## start SELECTION

Posted in Motherhood

Feeling Down: Someone Call Willie


Lately, I have been feeling down and I can’t put on my hand on why. I know that I am not depressed but I just find myself feeling sad for no apparent reason. For the first time in nearly two years, I have been having some long pain-free or low pain periods. You would think that I wouldn’t be in such a down mood but I am.

I find myself stressed out more than usual and losing my temper over petty things. This morning I found myself stressed because my ten year old was trying to rush out of house because they have state achievement testing this week, and my toddler was not being cooperative. Where was my husband during this chaotic morning? He was supposedly sleeping and pretending to ignore all the chaos. If he has not already left for work in the morning, he usually ignores what I have to endure.

What is it about lazy husbands? I know I am not the only one. The roles of men and women today are much different than those of our parents. However, the U.S. Bureau of Statistics reports that working mothers spend twice as much time doing household chores and taking care of their children than do their husbands.

## end SELECTION
## start DATA ROWS

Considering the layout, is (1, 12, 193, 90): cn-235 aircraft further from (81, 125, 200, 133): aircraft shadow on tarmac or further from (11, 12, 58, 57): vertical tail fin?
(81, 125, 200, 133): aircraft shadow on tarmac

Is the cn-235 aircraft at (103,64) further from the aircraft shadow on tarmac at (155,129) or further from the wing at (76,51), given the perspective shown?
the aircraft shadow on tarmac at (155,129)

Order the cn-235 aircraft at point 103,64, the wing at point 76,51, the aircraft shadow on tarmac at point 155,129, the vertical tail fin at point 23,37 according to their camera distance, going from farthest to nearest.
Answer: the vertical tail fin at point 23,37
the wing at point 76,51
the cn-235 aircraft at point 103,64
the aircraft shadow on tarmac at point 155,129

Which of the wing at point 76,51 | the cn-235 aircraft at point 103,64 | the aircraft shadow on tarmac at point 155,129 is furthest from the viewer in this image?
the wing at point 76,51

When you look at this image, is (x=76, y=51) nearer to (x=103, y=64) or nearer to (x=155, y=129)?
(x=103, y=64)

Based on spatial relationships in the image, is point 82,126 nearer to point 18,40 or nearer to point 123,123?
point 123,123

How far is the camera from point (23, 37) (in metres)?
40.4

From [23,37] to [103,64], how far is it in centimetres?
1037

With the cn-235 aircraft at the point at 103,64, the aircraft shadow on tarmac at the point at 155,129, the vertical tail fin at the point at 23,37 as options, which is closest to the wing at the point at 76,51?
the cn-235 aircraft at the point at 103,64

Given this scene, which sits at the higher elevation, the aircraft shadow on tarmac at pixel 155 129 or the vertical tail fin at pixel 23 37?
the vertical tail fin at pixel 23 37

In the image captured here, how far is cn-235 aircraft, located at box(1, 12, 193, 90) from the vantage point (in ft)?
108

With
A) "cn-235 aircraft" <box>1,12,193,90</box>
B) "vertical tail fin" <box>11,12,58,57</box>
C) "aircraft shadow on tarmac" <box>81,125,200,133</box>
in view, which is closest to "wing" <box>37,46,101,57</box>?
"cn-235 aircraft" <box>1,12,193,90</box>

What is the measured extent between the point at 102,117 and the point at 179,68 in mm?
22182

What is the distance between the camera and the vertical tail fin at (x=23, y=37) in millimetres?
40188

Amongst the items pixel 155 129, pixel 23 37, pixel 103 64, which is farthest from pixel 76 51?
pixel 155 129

## end DATA ROWS

● **PROBLEMS AND TASKS**:
• a. Answer the following about the blog post on feeling down, one answer per line:
(i) For about how long had the writer gone without long pain-free or low pain periods?
(ii) What kind of testing does the ten year old have this week?
(iii) According to the U.S. Bureau of Statistics, how much time do working mothers spend on household chores and child care compared with their husbands?
• b. Write out the part of the blog post on feeling down that begins at the words "Lately, I have" and ends after the words "mood but I am.".
• c. Resume the blog post on feeling down and lazy husbands, continuing from its last sentence.

● **EXPECTED OUTPUTS**:
• a.
(i) Nearly two years.
(ii) State achievement testing.
(iii) Twice as much.

• b.
Lately, I have been feeling down and I can’t put on my hand on why. I know that I am not depressed but I just find myself feeling sad for no apparent reason. For the first time in nearly two years, I have been having some long pain-free or low pain periods. You would think that I wouldn’t be in such a down mood but I am.

• c.
There is no point in anyone trying to advise me on changing my husband, because I have gotten blue in the face trying. The fact is my husband knows how much harder I work than he does and he isn’t bothered by it so I can either turn our lives in a constant battle everyday or I can just whine and complain when I have had enough. This second way is better for my blood pressure and it keeps my marriage in tact.

This morning I did a great job keeping it together even after I realized I had the wrong set of keys and my toddler sat in the mud after we walked out the front door. I found the right keys and changed my toddler without strangling my husband who was pretending he was not hearing any of the chaos that was happening. Oh, what I would give to be that carefree!

I dropped my toddler off at daycare and my ten year old at school (because by that point, the daycare bus had left for the school drop-off). Despite, all this chaos, I sat in my car and just smiled. As chaotic as my life is, I wouldn’t trade it for a less chaotic one.

Then, adding to my melancholy mood, Toby Keith came on the radio with “I’ll Never Smoke Weed With Willie Again,” and I sang along wishing Willie would invite me on his bus.

http://www.youtube.com/v/wDQANmQO2g0&hl=en_US&fs=1&

I know how much I feel down and it is not because I am unhappy with my life. It is because I am stressed and tired and that is what it is like for every working mother with or without the added burden of RA and FMS. If anyone hears from Willie Nelson, let him know that I am waiting for his call to tell me when he will be in town.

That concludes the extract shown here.